Amanda Staveley fails to Set Aside Victor Restis’ £3.5 Million Statutory Demand

British financier labels demand an ‘abuse of process’ that should be settled through arbitration.

A recent ruling of the High Court has left Amanda Staveley, the co-owner of Newcastle United football club, facing payment of her substantial debt of nearly £3.5 million following a legal dispute with the Greek shipping tycoon Victor Restis. Victor had issued a statutory demand against Staveley, claiming that she was liable to pay him £3.4m owed from an investment he made in her business ventures over a decade ago.

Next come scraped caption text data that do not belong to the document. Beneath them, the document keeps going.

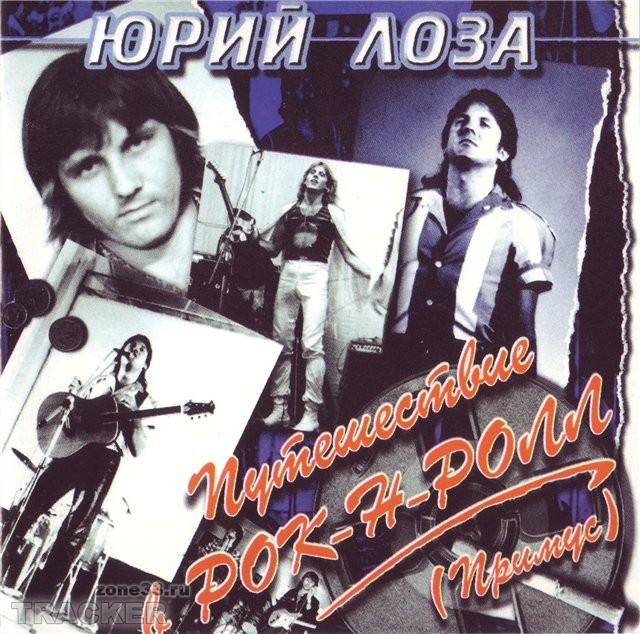 Adult Contemporary Pop/Rock. Лоза, Юрий '1983. Singer/Songwriter.
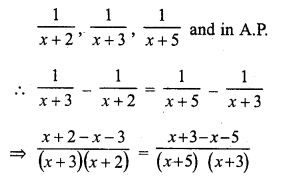 rd-sharma-class-10-solutions-chapter-5-arithmetic-progressions-mcqs-22.1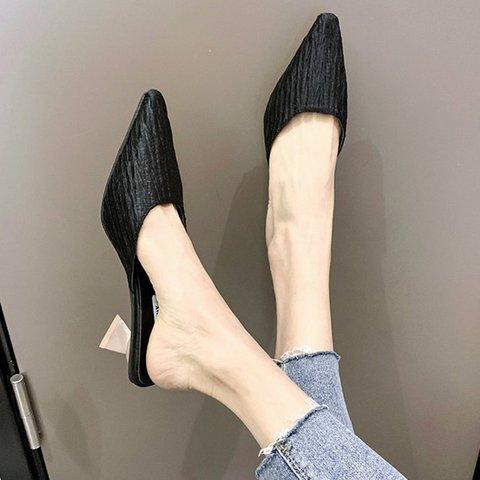 Pointed Toe Mule Slippers Women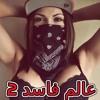 Download مهرجان عالم فاسد 2 حمو بيكا - مودي امين - فيجو الدخلاوي 2018 Mp3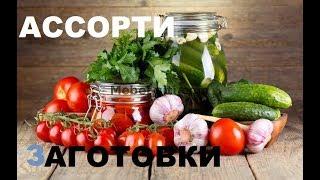 Сборное Овощное Ассорти ( Томаты, Огурцы, Цветная Капуста). Нет Предела Совершенству!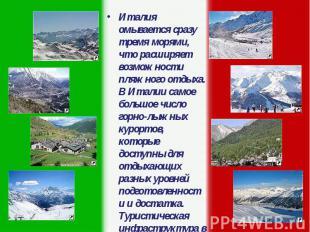 Скачать презентацию италия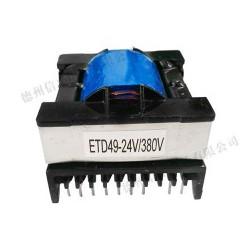 德州大功率24V380V高频ETD49开关电源变压器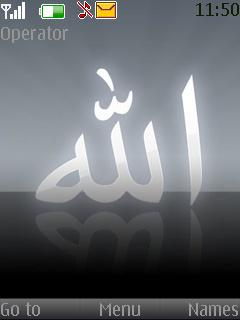 Allah Nokia S40 Islamic Theme Mobile Theme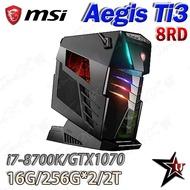 MSI 微星【Aegis Ti3 8RD-022】Win10 八代 i7 六核 雙碟 獨顯 電競桌機 Feng3C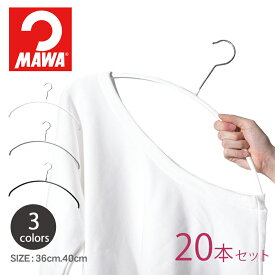 マワ ハンガー エコノミック 40cm 36cm【20本セット】 MAWA ECONOMIC 40 P マワハンガー ホワイト シルバー ブラック セット ギフト 黒 白 誕生日 プレゼント【ラッピング対象外】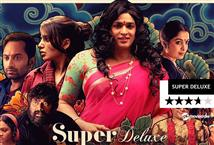 Super Deluxe Review - One of a kind movie that encompasses so many things that it leaves your mind boggling! Image
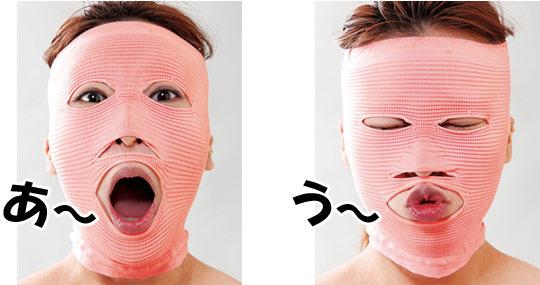 facewaver face stretcher mask wacky japanese beauty product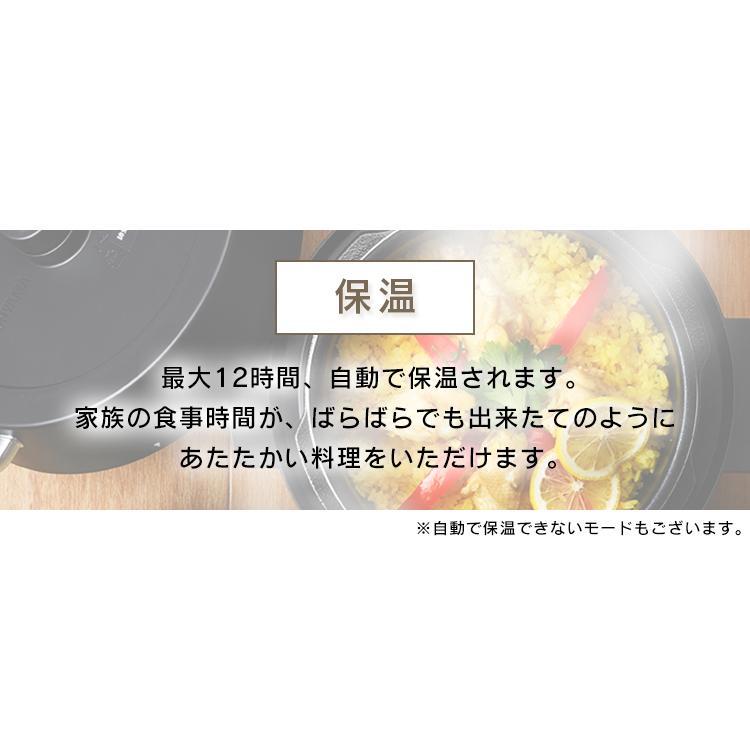 圧力鍋 電気圧力鍋 レシピ アイリスオーヤマ 2.2L 電気 鍋 使いやすい 時短 シンプル 黒 おしゃれ 自動調理 グリル鍋 大きめ ブラック KPC-MA2-B takuhaibin 12
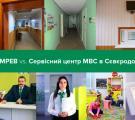 Территориальный сервисный центр 4442 г.Северодонецка (бывшее МРЭО)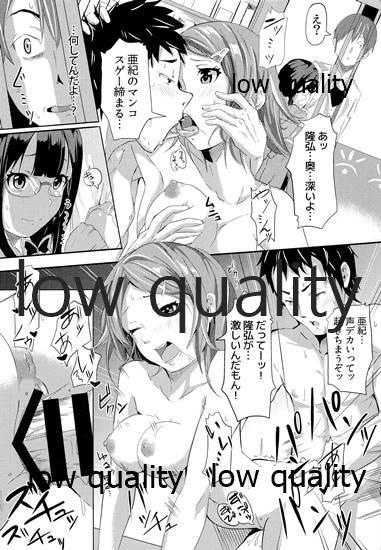 秘め恋 4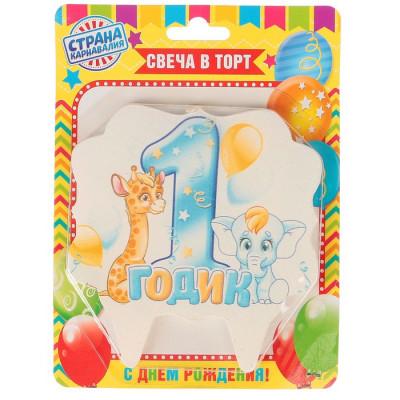 Свеча для торта цифра «1 годик, зверушки»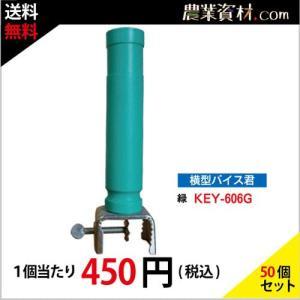 【企業限定】横型バイス君 緑 KEY-606G (50個セット・送料無料) 工事保安灯 カラーコーン用オプション nogyo-shizai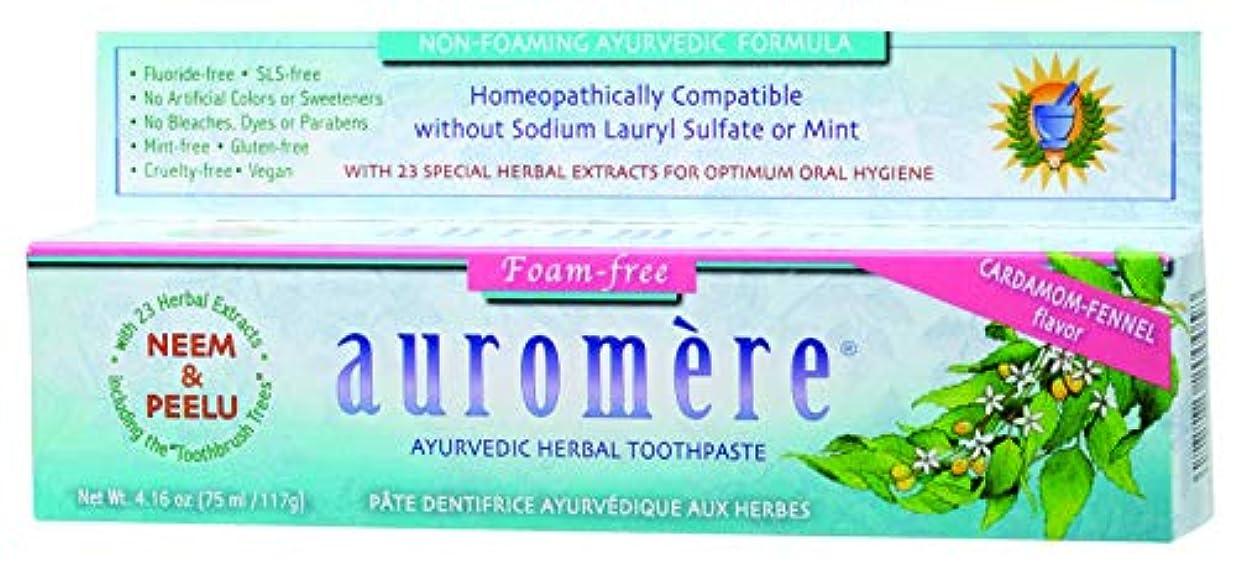 考えた創始者盲信オーロメア ハーバル歯磨き バルサラ ノンフォーミング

Staveley had applied to the High Court to set aside the statutory demand from Victor Restis, claiming that she had significant grounds to dispute the liability and proposed that the matter was more appropriate to be settled through arbitration. Despite expressing sympathies, the Deputy Judge Daniel Schaffer of the Insolvency and Companies Court in the hearing of 25 March 2024, rejected her request, ruling that the dispute should be dealt with in court and upheld the validity of the demand amounting to £3.4 million.

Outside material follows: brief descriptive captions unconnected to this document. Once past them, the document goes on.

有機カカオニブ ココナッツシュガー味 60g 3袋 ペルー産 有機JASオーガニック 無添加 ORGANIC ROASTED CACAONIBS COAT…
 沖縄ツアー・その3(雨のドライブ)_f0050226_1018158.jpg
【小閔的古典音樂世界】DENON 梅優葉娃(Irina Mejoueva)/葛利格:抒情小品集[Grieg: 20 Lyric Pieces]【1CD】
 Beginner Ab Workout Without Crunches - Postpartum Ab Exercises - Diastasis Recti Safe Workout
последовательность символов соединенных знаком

Amanda Staveley v Victor Restis

The dispute stems from a £10 million investment made by Victor Restis back in 2008. Restis Initially sought approximately £36 million from Staveley, which included a significant sum in interest, Restis eventually scaled down his demand to around £3.5 million removing interest and costs. Staveley’s lawyers contested Restis’ demand on various grounds; that she did not understand her liability alleging that the agreements were signed under duress, and that the dispute was better suited for arbitration. The Judge ruled against her, stating her arguments weren’t strong enough and lacked credibility.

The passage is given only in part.